Alertes aux civils : l’armée appelle à l’évacuation
Le porte-parole de l’armée israélienne, le colonel Avichay Adraee, a diffusé des messages sur le réseau X, avertissant la population des risques liés à la proximité des bâtiments ciblés. Deux cartes détaillant les zones concernées ont été partagées pour guider les habitants des villages touchés. Selon l’armée, rester dans ces zones représente un danger direct pour les civils.
Les localités concernées par les ordres d’évacuation sont Kfar Hatta et Anane dans le sud, ainsi qu’Al-Manara et Ain al-Tiné à l’est. L’armée israélienne justifie ces frappes en affirmant que ces sites abritent des infrastructures du Hezbollah et, dans une moindre mesure, du Hamas. Ces deux groupes armés islamistes sont soutenus par l’Iran et représentent, selon Israël, une menace directe à sa sécurité.

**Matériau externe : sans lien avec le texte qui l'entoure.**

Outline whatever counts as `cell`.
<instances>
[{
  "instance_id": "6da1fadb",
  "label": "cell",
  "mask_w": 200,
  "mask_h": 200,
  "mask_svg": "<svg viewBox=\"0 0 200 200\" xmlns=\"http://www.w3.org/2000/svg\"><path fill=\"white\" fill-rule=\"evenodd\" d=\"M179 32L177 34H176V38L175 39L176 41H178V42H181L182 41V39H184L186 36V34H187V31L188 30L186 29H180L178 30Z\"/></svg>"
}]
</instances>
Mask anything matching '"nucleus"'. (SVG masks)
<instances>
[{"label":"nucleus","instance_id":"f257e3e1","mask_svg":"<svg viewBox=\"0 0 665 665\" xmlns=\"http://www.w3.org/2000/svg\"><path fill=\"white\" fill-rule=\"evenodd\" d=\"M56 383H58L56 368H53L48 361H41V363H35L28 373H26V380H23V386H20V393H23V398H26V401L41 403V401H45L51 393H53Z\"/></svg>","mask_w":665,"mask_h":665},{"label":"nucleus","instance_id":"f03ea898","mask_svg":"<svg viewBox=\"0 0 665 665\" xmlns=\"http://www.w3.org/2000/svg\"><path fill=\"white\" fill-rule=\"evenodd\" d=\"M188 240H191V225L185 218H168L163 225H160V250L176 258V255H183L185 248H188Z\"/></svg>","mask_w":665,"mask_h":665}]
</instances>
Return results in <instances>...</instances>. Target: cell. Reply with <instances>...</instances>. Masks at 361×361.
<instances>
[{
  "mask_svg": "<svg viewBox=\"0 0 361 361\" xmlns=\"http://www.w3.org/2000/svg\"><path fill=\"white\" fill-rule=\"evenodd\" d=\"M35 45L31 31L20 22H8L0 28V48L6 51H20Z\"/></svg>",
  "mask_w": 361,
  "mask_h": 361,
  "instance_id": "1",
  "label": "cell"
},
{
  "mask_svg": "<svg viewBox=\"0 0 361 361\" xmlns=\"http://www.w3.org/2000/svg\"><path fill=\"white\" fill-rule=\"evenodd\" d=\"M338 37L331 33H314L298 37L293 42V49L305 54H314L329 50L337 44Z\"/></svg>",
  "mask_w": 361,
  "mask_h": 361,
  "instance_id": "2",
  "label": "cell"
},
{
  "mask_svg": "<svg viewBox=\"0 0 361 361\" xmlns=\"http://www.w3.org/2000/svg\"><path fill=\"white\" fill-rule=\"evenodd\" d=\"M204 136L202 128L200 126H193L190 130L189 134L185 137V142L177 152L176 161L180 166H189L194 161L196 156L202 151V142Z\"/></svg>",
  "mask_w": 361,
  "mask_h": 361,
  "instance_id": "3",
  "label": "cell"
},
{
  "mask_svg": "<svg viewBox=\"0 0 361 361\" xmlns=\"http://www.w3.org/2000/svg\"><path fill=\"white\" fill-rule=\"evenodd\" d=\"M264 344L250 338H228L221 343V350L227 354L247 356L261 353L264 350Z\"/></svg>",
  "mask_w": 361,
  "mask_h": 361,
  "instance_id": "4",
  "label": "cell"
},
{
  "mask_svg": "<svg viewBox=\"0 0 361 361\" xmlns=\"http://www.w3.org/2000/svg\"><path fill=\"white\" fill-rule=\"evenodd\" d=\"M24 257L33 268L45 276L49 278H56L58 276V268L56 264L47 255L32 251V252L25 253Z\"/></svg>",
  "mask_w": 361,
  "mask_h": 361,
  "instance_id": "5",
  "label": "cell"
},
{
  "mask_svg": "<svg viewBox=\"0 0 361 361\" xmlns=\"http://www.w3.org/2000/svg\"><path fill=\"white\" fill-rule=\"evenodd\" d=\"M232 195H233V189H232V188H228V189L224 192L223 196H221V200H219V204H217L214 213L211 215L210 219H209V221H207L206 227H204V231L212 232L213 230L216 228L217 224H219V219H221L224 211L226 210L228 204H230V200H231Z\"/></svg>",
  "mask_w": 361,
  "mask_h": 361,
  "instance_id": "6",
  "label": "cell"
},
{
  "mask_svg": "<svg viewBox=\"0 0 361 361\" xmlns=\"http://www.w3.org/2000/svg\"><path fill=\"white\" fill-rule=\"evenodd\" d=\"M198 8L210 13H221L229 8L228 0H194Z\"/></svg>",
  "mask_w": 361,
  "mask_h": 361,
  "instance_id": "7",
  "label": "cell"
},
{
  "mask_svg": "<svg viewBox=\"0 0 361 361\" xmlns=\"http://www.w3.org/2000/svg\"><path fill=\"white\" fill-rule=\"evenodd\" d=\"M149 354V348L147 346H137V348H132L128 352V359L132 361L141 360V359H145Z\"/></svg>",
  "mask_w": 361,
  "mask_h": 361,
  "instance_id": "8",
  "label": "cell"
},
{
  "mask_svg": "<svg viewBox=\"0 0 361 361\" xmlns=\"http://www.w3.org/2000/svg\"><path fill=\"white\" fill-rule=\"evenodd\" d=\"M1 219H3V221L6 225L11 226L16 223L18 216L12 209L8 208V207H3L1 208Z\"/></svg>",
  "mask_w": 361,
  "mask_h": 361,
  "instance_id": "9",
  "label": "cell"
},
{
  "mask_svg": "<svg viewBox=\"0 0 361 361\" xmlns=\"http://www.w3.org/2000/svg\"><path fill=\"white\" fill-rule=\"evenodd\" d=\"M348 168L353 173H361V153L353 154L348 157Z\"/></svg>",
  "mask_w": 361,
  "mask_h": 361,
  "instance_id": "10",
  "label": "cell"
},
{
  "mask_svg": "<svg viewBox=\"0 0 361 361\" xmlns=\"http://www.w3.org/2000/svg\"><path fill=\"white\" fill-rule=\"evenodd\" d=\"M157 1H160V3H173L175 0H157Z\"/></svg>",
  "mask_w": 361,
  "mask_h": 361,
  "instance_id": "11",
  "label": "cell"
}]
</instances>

Des frappes régulières malgré le cessez-le-feu
Depuis la trêve de novembre 2024, Israël continue de mener des frappes ciblées sur le territoire libanais. Ces actions visent principalement à empêcher toute reconstitution des capacités militaires du Hezbollah. Les tensions restent donc élevées à la frontière, et les bombardements israéliens se poursuivent de manière sporadique mais régulière.
Sous forte pression diplomatique, notamment des États-Unis, le Liban s’est engagé à réduire les capacités militaires du Hezbollah. L’armée libanaise devait démanteler d’ici la fin de l’année 2025 les infrastructures militaires du mouvement situées entre la frontière israélienne et le fleuve Litani. Toutefois, le Hezbollah continue de s’opposer à tout désarmement, considérant ses armes comme une garantie de défense face à Israël.
Une réunion de crise prévue cette semaine
Une réunion gouvernementale est prévue cette semaine à Beyrouth pour faire le point sur la situation sécuritaire. Le comité de suivi du cessez-le-feu, qui inclut le Liban, Israël, les États-Unis, la France et l’ONU, se réunira également afin d’évaluer la mise en œuvre des engagements de chaque partie et d’éviter une escalade.
Le ministre israélien des Affaires étrangères, Gideon Saar, a salué les efforts du gouvernement et de l’armée libanaise, tout en soulignant qu’ils restaient insuffisants. Pour Israël, la menace du Hezbollah demeure une priorité de sécurité nationale, justifiant la poursuite de ses frappes ciblées sur le territoire libanais.